Inequalities question I've been having trouble solving these kind of inequalities ; 
$\sqrt { -7x+1 } - \sqrt {x+10}  \gt \  {7}$ 
Attempt at a Solution; We first find the official boundaries of the inequality; x is limited to the section:  $\ -10 \le x \le \frac{1}{7} $
Then, squaring both sides we get: 
${-7x+1} -2 \sqrt{(x+10)}\sqrt{(-7x+1)} +x+10 \gt 49  $
$-2 \sqrt{(x+10)}\sqrt{(-7x+1)}  \gt 38+6x $
squaring again eventually yields:
$ -28x^2-276x+40\gt 1444+456x+36x^2 $
$-64x^2 -732x -1404 \gt 0 $
binomial roots are as specified below. 
since the parabola is concave and in order this inequality is to be satisfied, 
x must assume the values:$\ -9 \lt x \lt  -2.4375 $ upon intersecting this with the range we get the same result and this is the (apparent) final solution. 
We then resume to the usual manipulation of the inequality; squaring both sides, factoring etc. We get two roots; $-9$,$ -2.4375$ . The parabola we get after these manipulations is concave, so we get the solution:  $\ -9 \lt x \lt  -2.4375 $ .  We then intersect this solution with the range for x, yielding the final solution  $\ -9 \lt x \lt  -2.4375 $. Upon testing it we find it does not fulfill the inequality we tried to solve, so we cancel it as a solution, leading to that there are no solutions to this inequality, as a final answer. Official answers state otherwise.
Any help? 
 A: From $\sqrt{-7x+1} - \sqrt{x+10}  \gt 7$, your assessment of the interval $x \in [-10, \frac{1}{7}]$is clearly right.
Let us make sure we have positive quantities on both sides first, so rewrite as
$\sqrt{-7x+1}  \gt 7 + \sqrt{x+10} $  
Squaring,  $- 7x + 1 > 49 + x + 10 + 14\sqrt{x+10}  $
or $-4x -29 > 7\sqrt{x+10} $
Now it is easier to see that the LHS is positive only when $x < -\frac{29}{4}$, so the allowable values have shrunk to $x \in [-10, -\frac{29}{4}]$.  In this interval, we have assurance of both sides being positive, so squaring again, we have
$16x^2 + 232x + 841 > 49(x+10) \implies 16x^2 + 183x + 351 > 0$  So we have
$$16\left(x+\dfrac{183}{32}\right)^2 > \dfrac{11025}{64} \implies x +\dfrac{183}{32} \not \in \left[- \frac{105}{32}, \frac{105}{32} \right]  $$
Thus the allowable values are further shrunk to $x \in [-10, -9)$.

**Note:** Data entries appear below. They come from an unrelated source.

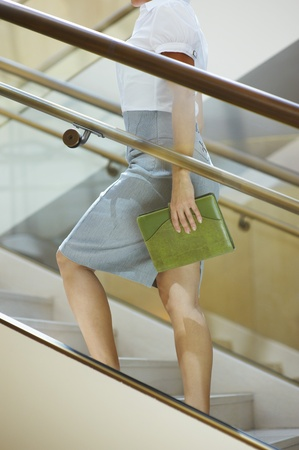unknown age: Business woman walking up stairs mid-section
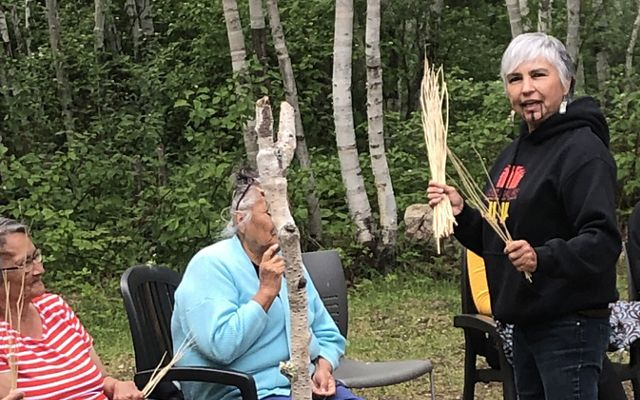 Margo hands out hazel sticks to members of the Misipawistik Cree Nation to share a traditional song from the Yurok tribe.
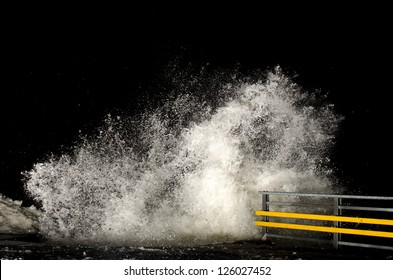 Stormy weather and breaking waves at night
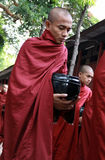 Myanmar monk carrying meal's bowl Royalty Free Stock Image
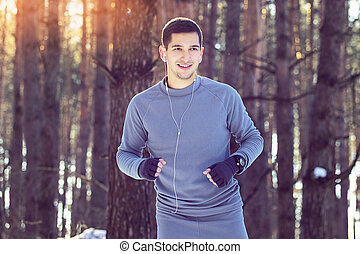 Sports man jogging in forest. Winter.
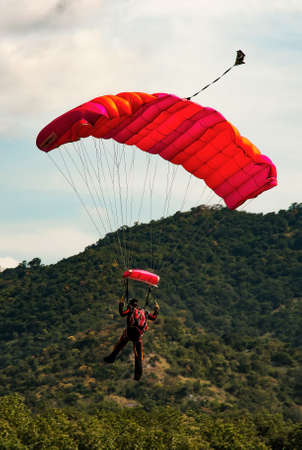 landing: Parachutist landing Stock Photo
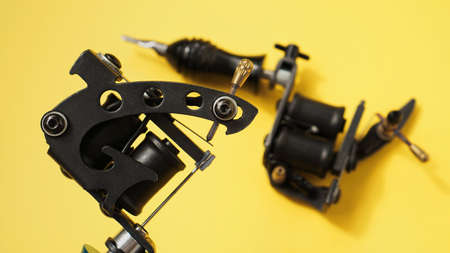 Two tattoo machines on a yellow background - tattoo industry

A: First of all, before squaring the initial inequality, it seems appropriate to note that $\sqrt{-7x+1}-\sqrt{x+10}$ has to be greater that zero (i don't know, perhaps this is redundant, but i'd do that just to make sure...)

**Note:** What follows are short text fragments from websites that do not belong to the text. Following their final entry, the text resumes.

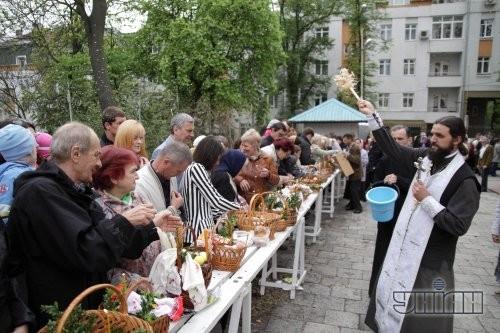 Священнослужитель освящает пасхальные корзины накануне празднования Воскресения Христово во Львове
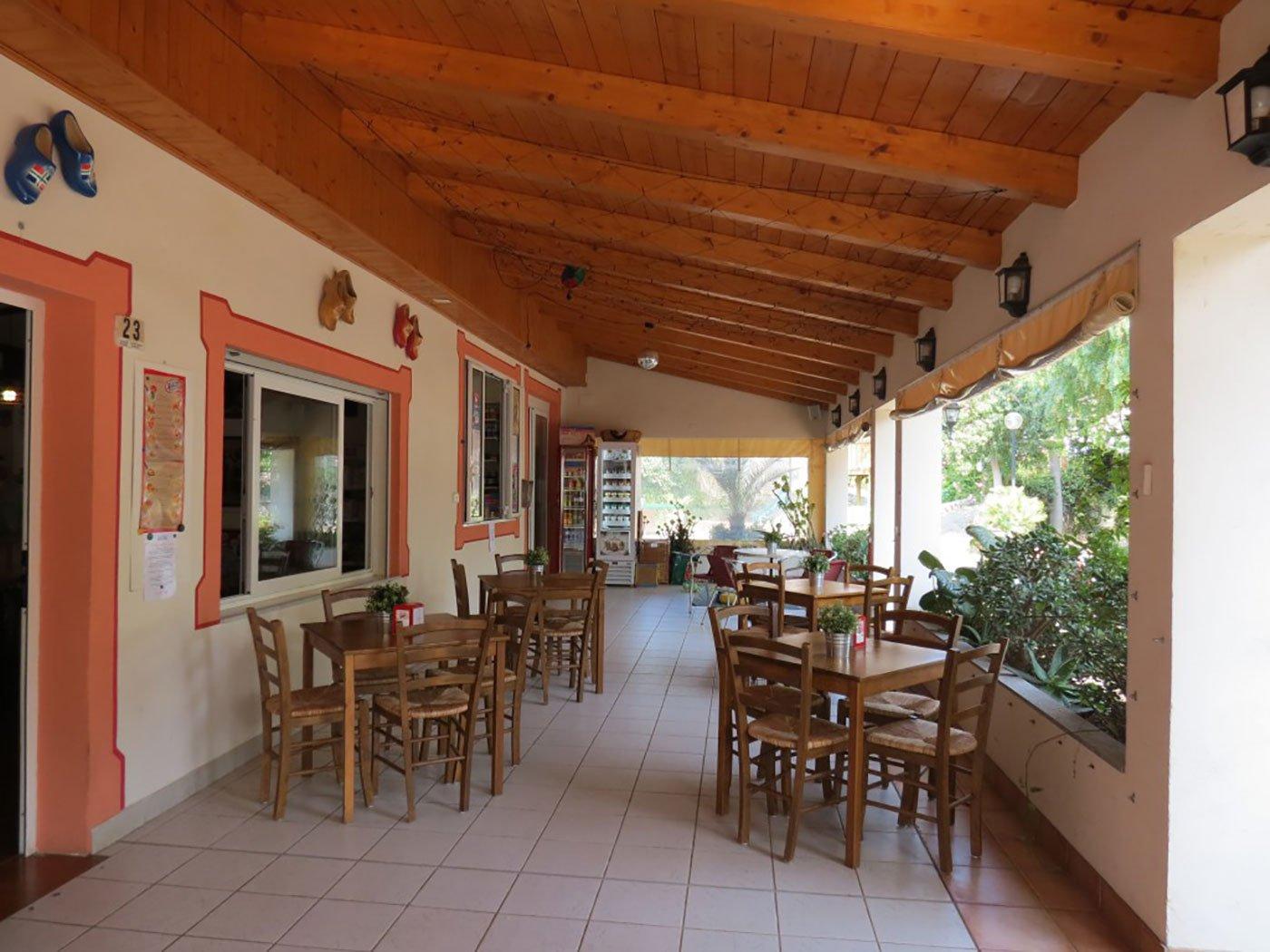 dei tavoli e delle sedie all'esterno sotto un tetto in legno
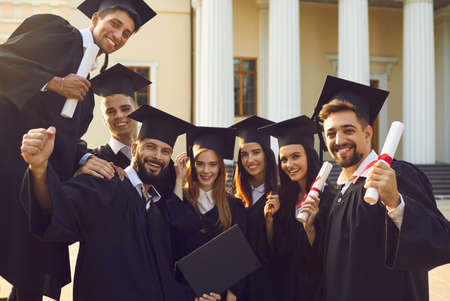 Group portrait of happy graduates near their alma mater. Smiling university students in traditional academic gowns and caps holding diplomas looking at camera after graduation ceremony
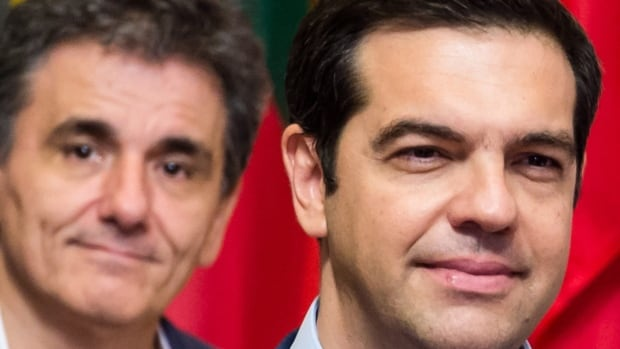 Greek Prime Minister Alexis Tsipras, right, and Greek Finance Minister Euclid Tsakalotos look relieved on Monday after reaching a deal Sunday with their eurozone partners. The deal will mean far-reaching economic and social reforms for the debt-ridden country.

Then, after squaring both parts, i got $3x+19 + \sqrt{(-7x+1)(x+10)} < 0$, which gives us $\sqrt{(-7x+1)(x+10)} <-(3x+19)$, if i'm not mistaken. This yelds the condition $3x+19 < 0$, or $x < -\frac{19}{3}$. Then i squared everything, and got almost what you got - $x < -9$ or $x > -\frac{78}{32}$. So now it is enough to intersect all inequalities properly... Will the answer be correct?
And my final answer seems to be $[-10,-9)$ (after calculations)... Is it correct?